STUDY MATERIAL Start Marker

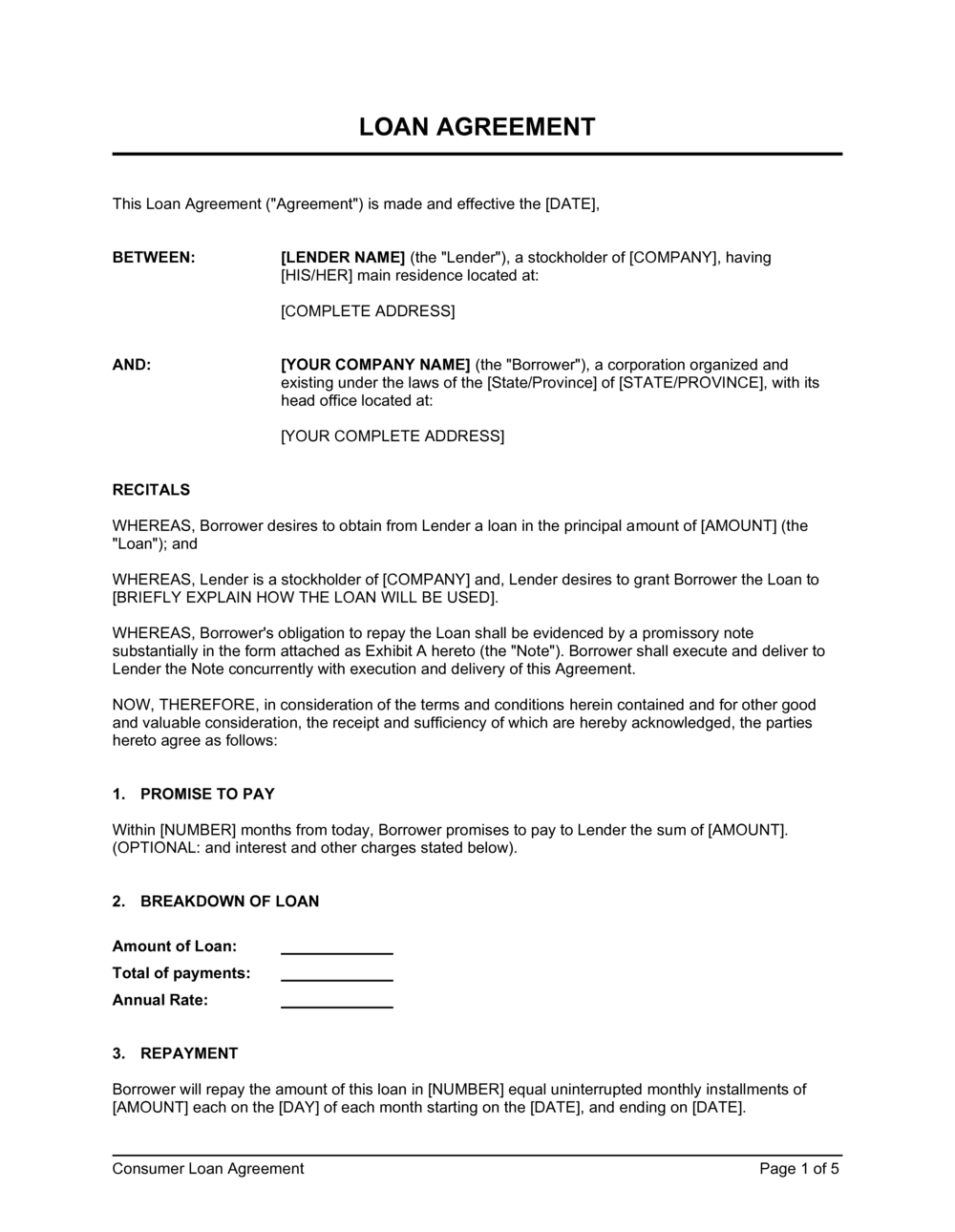 Loan Agreement Stockholder To Corporation Template By Business In A Box
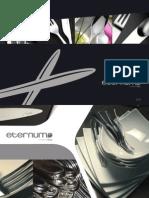 FEI Eternum Flatware Catalogue 2013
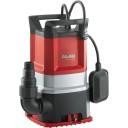 Drenāžas ūdens sūknis AL-KO Twin 11000 Premium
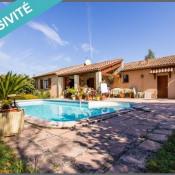 vente Maison / Villa 5 pièces Montaigut-sur-Save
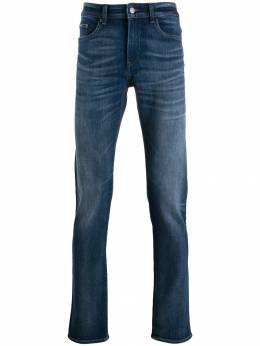 Boss Hugo Boss - slim-fit jeans 93005DELAWARE3950690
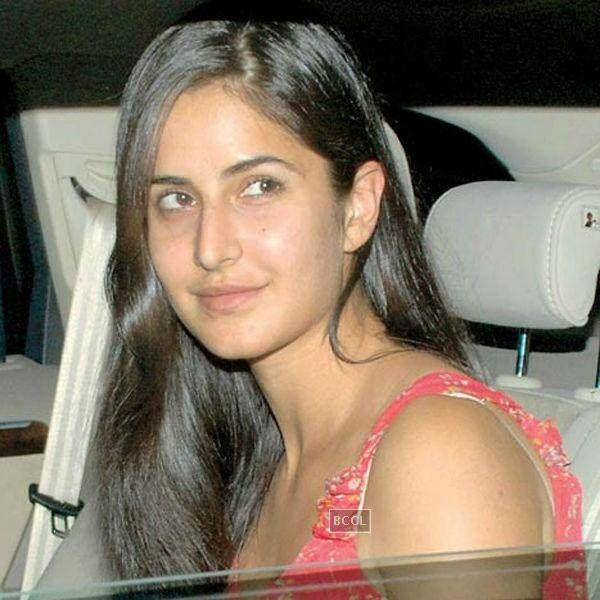 Celebs Unmasked The Times Of India Photogallery Page 9 Bollywood Actress Without Makeup Katrina Kaif Without Makeup Actress Without Makeup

STUDY MATERIAL End Marker

YOUR TASK :: Copy the material above in full and exactly, skipping pictures.

ANSWER SPACE ::
 Loan Agreement Stockholder To Corporation Template By Business In A Box
 FEI Eternum Flatware Catalogue 2013
 Drenāžas ūdens sūknis AL-KO Twin 11000 Premium
 vente Maison / Villa 5 pièces Montaigut-sur-Save
 Boss Hugo Boss - slim-fit jeans 93005DELAWARE3950690
 Celebs Unmasked The Times Of India Photogallery Page 9 Bollywood Actress Without Makeup Katrina Kaif Without Makeup Actress Without Makeup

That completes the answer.